The couple will be riding in their oldest son’s Mustang for the parade, and he will be driving it.  Ralph David, their son, is named for Ralph Louis, who was named for Ralph Junior (Ralph’s dad) who was Ralph Alden, and Ralph David’s son is Ralph Tyson.  “A lot of Ralphs in the family,” he says.  “Just remember Ralph and you’ve got us all.”

Despite officially retiring from the music programs at school, this summer the Bennett’s have dozens of music lessons scheduled with individual students, teaching band instruments, organ, piano, guitar, and strings.  Ralph is currently working with a student who wants to learn to play a 1911 WWI bugle, as just one of this summer’s projects.  

Ralph and Lamona have also been involved in Scouting for many decades.  When Ralph first took the job in Malad, he was staying in the basement of the principal, Phil Gillis’ house, who was the bishop at the time.  That summer, they didn’t have anyone to take the boys to Scout Camp, so the bishop asked him “Hey, you’re free—can you go?”  And that’s how he started in scouting.  He stayed in for many years, until becoming a Varsity leader, and running a combined Troop.  “We were spitting Eagles out right and left.”  He has worked with the district in a number of capacities.  He stopped scouting when he was called into the Elder’s Quorum, but continues to have great affection for the program.  Lamona worked as a Cub Scout leader for many years herself. 

Ralph was released last July after five years as the third ward bishop.  “It was a very choice calling.  I got to know people on a level you don’t normally get to know people.  And I found out there are so, so many good people.”

As for Lamona, she is proof of the well-known fact that if you learn how to play the organ you have a lifelong church calling.  “I’ve been the ward organist is some form since I was sixteen!” Lamona laughs.  “The bishop asked me one Sunday—you’ve been doing this a long time, right?  And I said ‘Yeah, I’ll probably be doing this until I fall off the bench!’”

Currently, she is the primary chorister, which “is the best job in the church.  I absolutely love working with those kids.”  She has also been the young women’s president, the Relief Society president, and many other positions over the years.  

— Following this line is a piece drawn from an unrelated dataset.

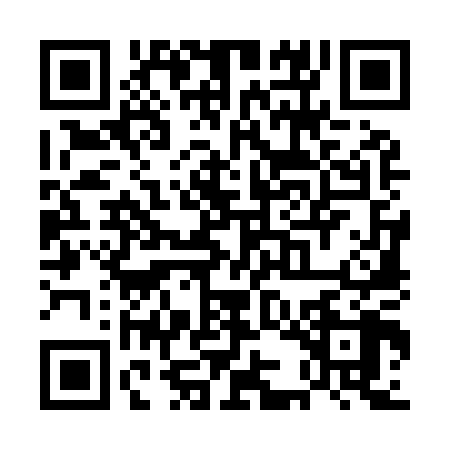 QR code for UKO9080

“We love Malad.  As we’ve grown here, we’ve decided it’s been a great place to raise our family.  Our kids were carriers for the Idaho State Journal for years, and learned how to work, and manage money.  They also worked moving pipe for farmers and again, they are all still hard workers to this day,” Lamona says.  

Ralph explains that he has been offered jobs in Utah teaching several times, but told them that “no, this is where I want to be.  The music department here, they care.  They are in it for the kids.  There is no where I wanted my kids raised but here.”

In Ralph and Lamona’s opinion, the teachers are special in Malad, and so is the town.  “By the way, we do have our burial plots purchased at the cemetery here, and that’s saying a lot coming from a Tremonton boy,” Ralph says.  “Of course, we don’t plan on using them anytime soon!”  he adds. 

“I was never going to live in Idaho, and I was never going to marry a farmer,” Lamona says.  “I definitely didn’t marry a farmer—I’m more of a farmer than he is.  But I did change my mind about Idaho.”

In addition to everything else, Ralph has been the director of the Community Chorus since its inception in 1973, other than some time off to finish his Masters degree, and is still with it after fifty years.  This year, he will be joining the Malad Valley Mens Welsh Chorus, which will be featured at the Welsh Festival.  

Make your way down to the parade this year and give the Bennetts a wave as they ride by, for once not on the band float but in comfort and a well-earned place of honor!